-- Extracted material follows --
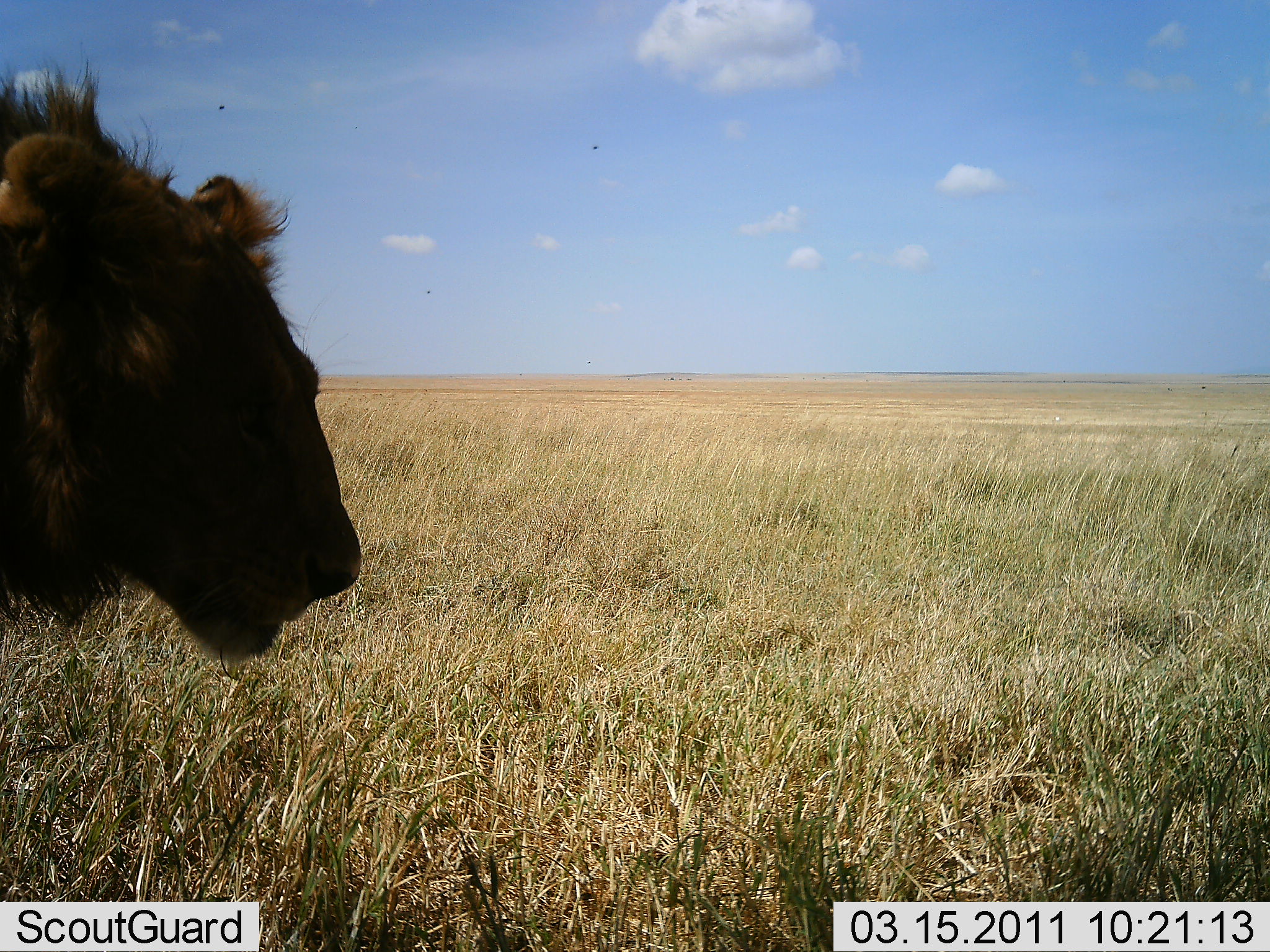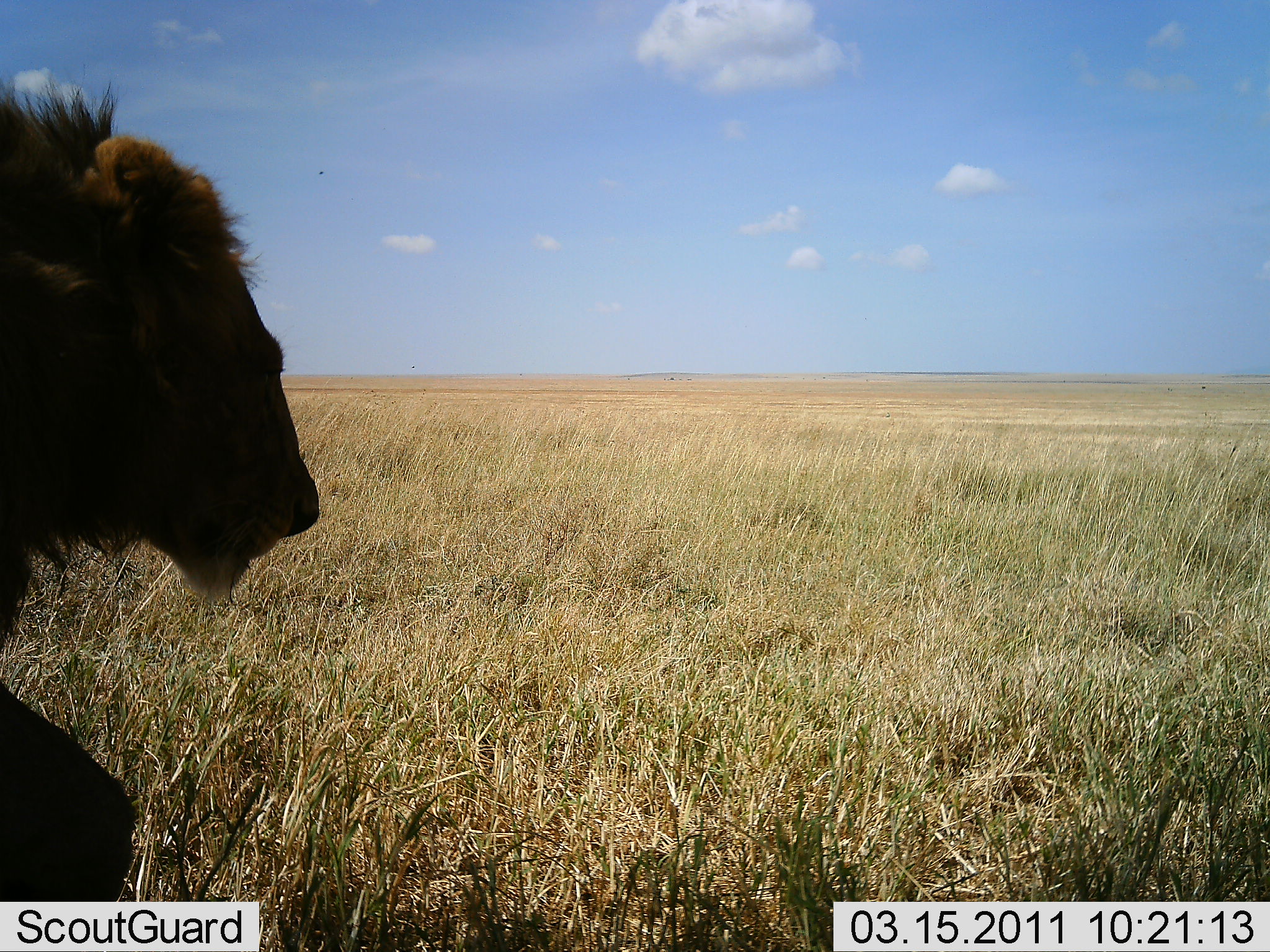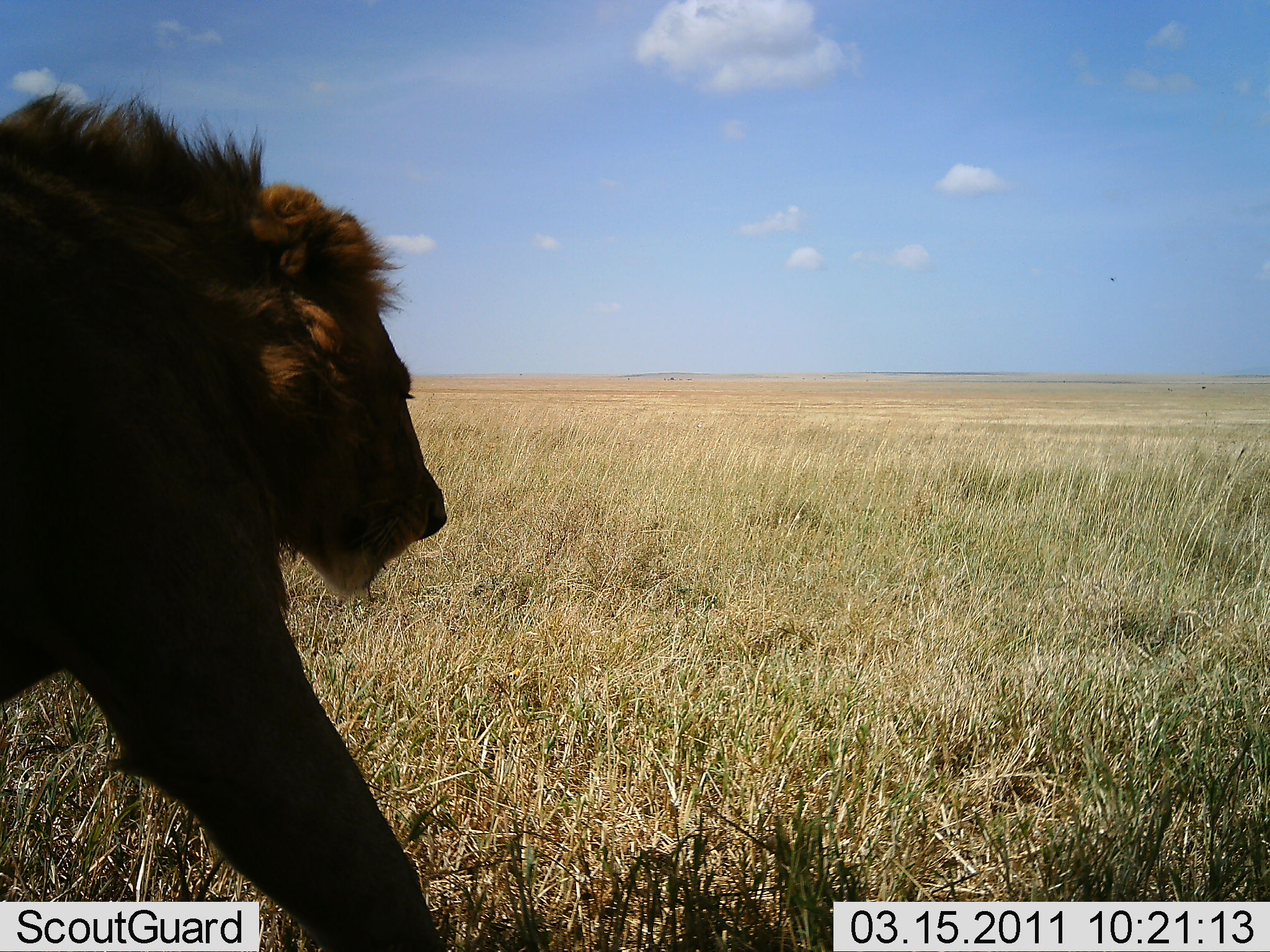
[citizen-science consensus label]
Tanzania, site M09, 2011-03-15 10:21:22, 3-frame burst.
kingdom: Animalia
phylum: Chordata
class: Mammalia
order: Carnivora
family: Felidae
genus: Panthera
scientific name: Panthera leo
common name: lion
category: lionmale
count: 1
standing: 0%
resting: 0%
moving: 100%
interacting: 0%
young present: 0%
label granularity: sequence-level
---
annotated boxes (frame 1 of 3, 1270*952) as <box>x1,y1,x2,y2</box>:
animal: <box>0,58,364,668</box>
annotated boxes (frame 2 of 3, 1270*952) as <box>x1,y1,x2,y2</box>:
animal: <box>0,81,321,901</box>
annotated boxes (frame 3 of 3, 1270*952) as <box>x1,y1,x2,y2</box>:
animal: <box>0,87,449,951</box>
-- Extracted material concluded --
• Problem description: The result consists of the line with "interacting: 0%" through the last line of the entries above, repeated exactly and with nothing else.

• Result of this exercise:
interacting: 0%
young present: 0%
label granularity: sequence-level
---
annotated boxes (frame 1 of 3, 1270*952) as <box>x1,y1,x2,y2</box>:
animal: <box>0,58,364,668</box>
annotated boxes (frame 2 of 3, 1270*952) as <box>x1,y1,x2,y2</box>:
animal: <box>0,81,321,901</box>
annotated boxes (frame 3 of 3, 1270*952) as <box>x1,y1,x2,y2</box>:
animal: <box>0,87,449,951</box>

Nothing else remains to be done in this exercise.